- Your objective: Identify the line in which "Measuring from the" appears, then reproduce that line and all remaining lines of the records word for word.
------------------------
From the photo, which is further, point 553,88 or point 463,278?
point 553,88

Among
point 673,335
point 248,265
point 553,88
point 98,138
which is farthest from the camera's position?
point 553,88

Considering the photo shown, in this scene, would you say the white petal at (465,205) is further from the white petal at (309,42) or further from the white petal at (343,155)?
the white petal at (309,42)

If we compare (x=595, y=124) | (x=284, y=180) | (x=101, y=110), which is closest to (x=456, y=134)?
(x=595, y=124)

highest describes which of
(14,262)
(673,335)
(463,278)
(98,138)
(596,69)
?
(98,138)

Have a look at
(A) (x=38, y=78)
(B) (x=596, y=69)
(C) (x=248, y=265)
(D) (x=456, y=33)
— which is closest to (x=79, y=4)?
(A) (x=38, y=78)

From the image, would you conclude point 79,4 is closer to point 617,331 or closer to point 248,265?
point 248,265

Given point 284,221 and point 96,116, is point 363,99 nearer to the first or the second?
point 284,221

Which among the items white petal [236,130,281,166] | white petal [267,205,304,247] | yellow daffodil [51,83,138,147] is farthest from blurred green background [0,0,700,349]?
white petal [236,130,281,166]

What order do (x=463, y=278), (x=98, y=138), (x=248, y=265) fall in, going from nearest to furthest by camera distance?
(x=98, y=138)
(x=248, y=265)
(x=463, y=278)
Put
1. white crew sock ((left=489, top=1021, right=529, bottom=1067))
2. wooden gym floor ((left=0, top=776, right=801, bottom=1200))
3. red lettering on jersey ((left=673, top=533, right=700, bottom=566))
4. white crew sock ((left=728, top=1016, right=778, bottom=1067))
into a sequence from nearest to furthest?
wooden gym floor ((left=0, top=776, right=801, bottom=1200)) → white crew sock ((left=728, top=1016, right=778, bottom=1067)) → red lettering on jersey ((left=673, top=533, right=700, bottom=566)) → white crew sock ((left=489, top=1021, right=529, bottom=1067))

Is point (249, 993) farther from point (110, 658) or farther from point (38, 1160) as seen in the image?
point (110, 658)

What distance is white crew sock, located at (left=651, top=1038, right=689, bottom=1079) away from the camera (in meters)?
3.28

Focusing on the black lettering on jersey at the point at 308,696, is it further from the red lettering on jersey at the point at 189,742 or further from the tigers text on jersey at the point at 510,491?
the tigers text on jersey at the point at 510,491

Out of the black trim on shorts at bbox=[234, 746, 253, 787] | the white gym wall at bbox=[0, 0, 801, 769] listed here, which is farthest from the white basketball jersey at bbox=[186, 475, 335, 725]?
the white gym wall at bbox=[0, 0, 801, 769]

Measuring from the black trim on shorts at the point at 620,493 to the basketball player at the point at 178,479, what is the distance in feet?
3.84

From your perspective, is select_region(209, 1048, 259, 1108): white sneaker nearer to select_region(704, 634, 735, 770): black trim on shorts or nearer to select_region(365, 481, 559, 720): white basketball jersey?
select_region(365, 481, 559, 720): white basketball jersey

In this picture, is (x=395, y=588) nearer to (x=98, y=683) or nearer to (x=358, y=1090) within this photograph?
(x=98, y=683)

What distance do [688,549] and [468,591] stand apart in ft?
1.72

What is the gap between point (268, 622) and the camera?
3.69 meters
------------------------
- Result:
Measuring from the black trim on shorts at the point at 620,493 to the basketball player at the point at 178,479, what is the distance in feet?
3.84

From your perspective, is select_region(209, 1048, 259, 1108): white sneaker nearer to select_region(704, 634, 735, 770): black trim on shorts or nearer to select_region(365, 481, 559, 720): white basketball jersey?
select_region(365, 481, 559, 720): white basketball jersey

In this picture, is (x=395, y=588) nearer to (x=98, y=683) or nearer to (x=358, y=1090) within this photograph?
(x=98, y=683)

What distance do [688,549] and [468,591] stand apart in ft?
1.72

What is the gap between point (268, 622) and the camera?
3.69 meters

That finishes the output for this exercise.